# Document excerpt
------------------------
# Just found out I have Fibo.



## Courtney (Mar 4, 2002)

I just found out I have Fibromyalagia. I have been diagnosed with IBS but no meds have helped and I have be so sick for 2yrs. Im not even sure what Fibo is and I have so many health probs I feel like a hypocondrac. I hate complaining but I feel so sick all the time. People give up and you because you feel sick every day and they think your nuts. I just can't do anything. Walking up the stairs is work. Im 24 and feel 1000yrs old. I act like my grandma with the same pain. lol I have a question. I always have cold hands and feet, does that have anything to do with fibo. ? And could someone explain what this disease even is.ThanksGRANDMA


----------



## Susan Purry (Nov 6, 2001)

Hello Courtney, welcome to our Forum. Glad you found you way over here







But of course, sorry you have Fibromyalgia. I am 23 and have CFS. I have had it off and on since I was 10 years old. So, I can empathise with you being young but feeling old!Don't feel that you are a hypochondriac! Your pain and symptoms are real. Here are some sites where you can get info on what Fibromyalgia is and isn't: http://www.co-cure.org/ http://www.fmnetnews.com/ http://www.myalgia.com/ Understanding pain: http://www.myalgia.com/Scientific%20basis.htm Browse through this forum and the IBS forums too. You may find something to help you, educate you, support you or inspire you. Don't forget to look beyond the first page of posts. Best wishes


----------



## weener (Aug 15, 2000)

Hi Courtney:Welcome to the board. I've had fibromyalgia for the past (l0 yrs.), but I think I had it starting in l996 but wasn't diagnosed until l992. I have a myriad of symptoms from pain all over, headaches, ibs, fatigue, insomnia, and definitely the hot and cold hands. Susan has posted good info sites for you to look at. There are so many theories about fm, that I can't even begin to tell you. What I can tell you is that for myself, I try to keep warm, do stretching exercises (yoga) go for massages and every night I take a warm bath. I know some people take supplements as well as medication. I'm going through a rough bout of fm right now, so please excuse me if I start rambling on. If you have any questions, please let us know. You're not alone. Courtney, have you been checked for Raynauds syndrome. My sister-in-law takes care of a lady who has Raynaud's syndrome (her hands and feet are always cold).


----------



## Courtney (Mar 4, 2002)

Hello,I think I have Renos? Cold hands and feet, with a warm feeling after and swelling. Never hurd of Renos and how do I get checket for it? Thanks


----------



## Courtney (Mar 4, 2002)
------------------------
# Provided material

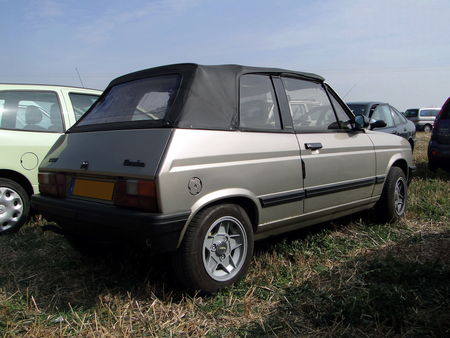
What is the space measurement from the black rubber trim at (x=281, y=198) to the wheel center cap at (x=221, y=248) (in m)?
0.43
------------------------
# Directions
• A. In the fibromyalgia forum thread, how old does Susan Purry say she is?
• B. In the fibromyalgia forum thread, rewrite the passage starting at "But of course, sorry" and ending at "(Aug 15, 2000)", substituting "chronic fatigue syndrome" for "CFS".

# Results in order
• A. She is 23.

• B.
But of course, sorry you have Fibromyalgia. I am 23 and have chronic fatigue syndrome. I have had it off and on since I was 10 years old. So, I can empathise with you being young but feeling old!Don't feel that you are a hypochondriac! Your pain and symptoms are real. Here are some sites where you can get info on what Fibromyalgia is and isn't: http://www.co-cure.org/ http://www.fmnetnews.com/ http://www.myalgia.com/ Understanding pain: http://www.myalgia.com/Scientific%20basis.htm Browse through this forum and the IBS forums too. You may find something to help you, educate you, support you or inspire you. Don't forget to look beyond the first page of posts. Best wishes


----------



## weener (Aug 15, 2000)